É convocato per la mattinata del prossimo martedì 18 giugno, a Bologna, nella sede della Regione Emilia-Romagna, all'undicesimo piano di viale Aldo Moro, al civico 44, l'atteso incontro del tavolo istituzionale per la gestione della crisi della ex Farmografica di Cervia.
In concomitanza con l'appuntamento, convocato dall'assessore allo Sviluppo economico e lavoro, Vincenzo Colla, d'intesa con il prefetto di Ravenna, Castrese De Rosa, è stato indetto un presidio dai sindacati territoriali di categoria di CGIL, CISL e UIL che, a partire dalle ore 10, anticiperà e accompagnerà la discussione che dovrà fare chiarezza sulle sorti della storica azienda di confezioni farmaceutiche.
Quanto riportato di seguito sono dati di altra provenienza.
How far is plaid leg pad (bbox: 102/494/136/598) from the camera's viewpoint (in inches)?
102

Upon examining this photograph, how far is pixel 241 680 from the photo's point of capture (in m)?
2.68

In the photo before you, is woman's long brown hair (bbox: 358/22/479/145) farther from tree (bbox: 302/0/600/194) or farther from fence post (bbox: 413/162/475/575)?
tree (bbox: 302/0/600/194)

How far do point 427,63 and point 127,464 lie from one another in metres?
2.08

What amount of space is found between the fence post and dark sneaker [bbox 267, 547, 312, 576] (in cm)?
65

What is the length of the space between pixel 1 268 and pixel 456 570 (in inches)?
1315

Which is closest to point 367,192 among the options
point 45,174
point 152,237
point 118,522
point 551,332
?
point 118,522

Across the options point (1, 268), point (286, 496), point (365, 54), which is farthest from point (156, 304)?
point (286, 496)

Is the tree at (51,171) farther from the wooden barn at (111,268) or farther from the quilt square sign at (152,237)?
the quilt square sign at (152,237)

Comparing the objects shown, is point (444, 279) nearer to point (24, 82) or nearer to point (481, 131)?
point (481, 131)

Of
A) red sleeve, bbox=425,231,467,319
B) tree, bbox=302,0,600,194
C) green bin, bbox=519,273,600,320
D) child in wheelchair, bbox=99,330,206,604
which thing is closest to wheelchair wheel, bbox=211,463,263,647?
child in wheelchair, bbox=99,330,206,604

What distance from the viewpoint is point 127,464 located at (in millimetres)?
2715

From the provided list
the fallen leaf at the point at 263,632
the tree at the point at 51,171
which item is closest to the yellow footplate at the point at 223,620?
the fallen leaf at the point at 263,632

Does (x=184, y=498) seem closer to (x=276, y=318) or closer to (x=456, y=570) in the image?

«Le lavoratrici e i lavoratori hanno accolto con un misto di rabbia e stanchezza la notizia della nuova battuta d'arresto nelle trattative per l'acquisizione aziendale da parte del gruppo Focaccia. A un anno dall'alluvione che si è portata via il lavoro, dopo mesi di battaglie e di trattative, dopo proclami, promesse e dichiarazioni d'intenti, e con la cassa integrazione che ancora latita, qualcuno dovrà proprio spiegare cos'è che impedisce di archiviare questa brutta storia. É il tempo della responsabilità: ciascuno faccia la sua parte». Così Saverio Monno della SLC CGIL Ravenna, Stefano Gregnanin della Fistel CISL Romagna e Ryan Paganelli della Uilcom UIL Ravenna, al termine dell'ultima assemblea sindacale nello stabilimento cervese della MM Packaging Italy Srl.
In piazza, al fianco di sindacati, Rsu e di una delegazione di lavoratrici e lavoratori in trasferta, saranno presenti anche il presidente della Provincia di Ravenna Michele de Pascale, il neoeletto sindaco di Cervia, Mattia Missiroli, e l'ex assessora comunale Michela Brunelli, rieletta in Consiglio comunale. «Non vogliamo nemmeno prendere in considerazione l'ipotesi di una chiusura - dichiarano - quella per la riapertura della Farmografica è una battaglia di Cervia, dei cervesi e della Romagna intera nessuno escluso. Siamo stati e saremo al fianco di queste lavoratrici e questi lavoratori, al fianco di queste 87 famiglie, con l'idea di esprimere una solidarietà sia personale che istituzionale, fatta di gesti e di pratiche concrete prima ancora che di parole. Le nostre istituzioni come hanno fatto finora, continueranno a fare la propria parte, partecipando ad ogni tavolo di confronto e ad ogni iniziativa, impegnandosi per arrivare il prima possibile alla soluzione di questa crisi».
Le trattative tra imprese saranno pure in stallo, ma la piazza è in fermento: la Farmografica deve avere un futuro, in un modo o nell'altro.